:: Exercise aim ::
Express the data from the line with "In terms of" through the end of the data as a two-column CSV with the headers text and answer. Give one row for each text and its answer, and put each value in a single quoted field with its line breaks turned into spaces.

════

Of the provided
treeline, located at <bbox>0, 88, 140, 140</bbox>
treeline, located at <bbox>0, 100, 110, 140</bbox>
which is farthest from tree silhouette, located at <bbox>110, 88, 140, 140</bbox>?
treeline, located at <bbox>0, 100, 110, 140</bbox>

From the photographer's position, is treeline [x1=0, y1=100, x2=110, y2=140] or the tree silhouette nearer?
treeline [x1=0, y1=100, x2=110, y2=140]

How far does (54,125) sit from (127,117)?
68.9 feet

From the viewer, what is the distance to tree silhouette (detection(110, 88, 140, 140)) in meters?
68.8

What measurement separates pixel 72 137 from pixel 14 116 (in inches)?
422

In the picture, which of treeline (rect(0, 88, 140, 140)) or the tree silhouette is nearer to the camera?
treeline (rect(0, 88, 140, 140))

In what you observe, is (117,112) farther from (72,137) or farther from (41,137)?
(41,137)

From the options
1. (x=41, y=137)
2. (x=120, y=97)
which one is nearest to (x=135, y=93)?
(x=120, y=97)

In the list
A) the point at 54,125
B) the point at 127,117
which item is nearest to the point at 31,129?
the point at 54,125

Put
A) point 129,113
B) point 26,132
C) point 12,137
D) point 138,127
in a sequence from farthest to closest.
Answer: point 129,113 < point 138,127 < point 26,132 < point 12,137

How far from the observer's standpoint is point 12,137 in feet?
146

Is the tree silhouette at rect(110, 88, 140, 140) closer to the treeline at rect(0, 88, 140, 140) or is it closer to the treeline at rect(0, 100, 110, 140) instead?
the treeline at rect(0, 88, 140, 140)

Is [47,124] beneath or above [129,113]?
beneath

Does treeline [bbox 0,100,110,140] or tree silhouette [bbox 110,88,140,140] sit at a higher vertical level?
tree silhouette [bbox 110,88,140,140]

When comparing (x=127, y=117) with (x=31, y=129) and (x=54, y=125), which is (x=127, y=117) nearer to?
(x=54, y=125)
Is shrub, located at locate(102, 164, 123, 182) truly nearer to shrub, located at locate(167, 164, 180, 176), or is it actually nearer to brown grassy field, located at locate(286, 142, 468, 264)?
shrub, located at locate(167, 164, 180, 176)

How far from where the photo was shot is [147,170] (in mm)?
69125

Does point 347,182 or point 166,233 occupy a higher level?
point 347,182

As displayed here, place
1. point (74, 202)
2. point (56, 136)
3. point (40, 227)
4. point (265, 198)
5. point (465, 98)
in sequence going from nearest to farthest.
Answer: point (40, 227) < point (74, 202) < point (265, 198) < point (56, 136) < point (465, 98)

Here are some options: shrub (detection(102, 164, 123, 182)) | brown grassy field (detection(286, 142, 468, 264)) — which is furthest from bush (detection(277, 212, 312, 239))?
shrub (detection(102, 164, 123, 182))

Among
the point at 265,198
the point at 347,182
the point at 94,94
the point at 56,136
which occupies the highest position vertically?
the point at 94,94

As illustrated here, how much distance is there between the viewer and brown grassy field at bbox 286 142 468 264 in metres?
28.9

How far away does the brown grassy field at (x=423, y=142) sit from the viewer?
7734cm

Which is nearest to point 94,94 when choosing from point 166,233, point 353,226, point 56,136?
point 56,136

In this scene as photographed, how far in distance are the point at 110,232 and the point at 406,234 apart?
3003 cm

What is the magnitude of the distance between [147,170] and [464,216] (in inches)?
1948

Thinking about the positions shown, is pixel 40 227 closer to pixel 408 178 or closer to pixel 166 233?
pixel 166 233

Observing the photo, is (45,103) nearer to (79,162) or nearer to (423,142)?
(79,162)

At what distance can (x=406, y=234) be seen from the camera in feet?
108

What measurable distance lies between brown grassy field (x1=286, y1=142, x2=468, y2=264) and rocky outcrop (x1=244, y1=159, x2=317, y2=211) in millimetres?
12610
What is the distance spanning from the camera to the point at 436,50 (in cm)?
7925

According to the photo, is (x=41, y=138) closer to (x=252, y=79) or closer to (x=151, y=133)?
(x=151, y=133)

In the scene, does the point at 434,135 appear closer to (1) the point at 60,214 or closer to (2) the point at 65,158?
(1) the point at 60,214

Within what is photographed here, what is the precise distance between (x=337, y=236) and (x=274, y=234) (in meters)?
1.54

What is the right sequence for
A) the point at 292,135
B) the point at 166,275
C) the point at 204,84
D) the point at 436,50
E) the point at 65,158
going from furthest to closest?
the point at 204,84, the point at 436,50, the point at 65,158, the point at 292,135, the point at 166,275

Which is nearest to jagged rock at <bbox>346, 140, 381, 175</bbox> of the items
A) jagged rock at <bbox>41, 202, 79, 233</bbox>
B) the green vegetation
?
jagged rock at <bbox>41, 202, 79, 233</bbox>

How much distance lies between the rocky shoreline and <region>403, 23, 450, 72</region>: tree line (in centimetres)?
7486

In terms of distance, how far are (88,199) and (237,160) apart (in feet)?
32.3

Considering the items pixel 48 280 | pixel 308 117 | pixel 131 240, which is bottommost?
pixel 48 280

════

:: Response to the exercise ::
text,answer
"In terms of distance, how far are (88,199) and (237,160) apart (in feet)?","32.3"
"Considering the items pixel 48 280 | pixel 308 117 | pixel 131 240, which is bottommost?","pixel 48 280"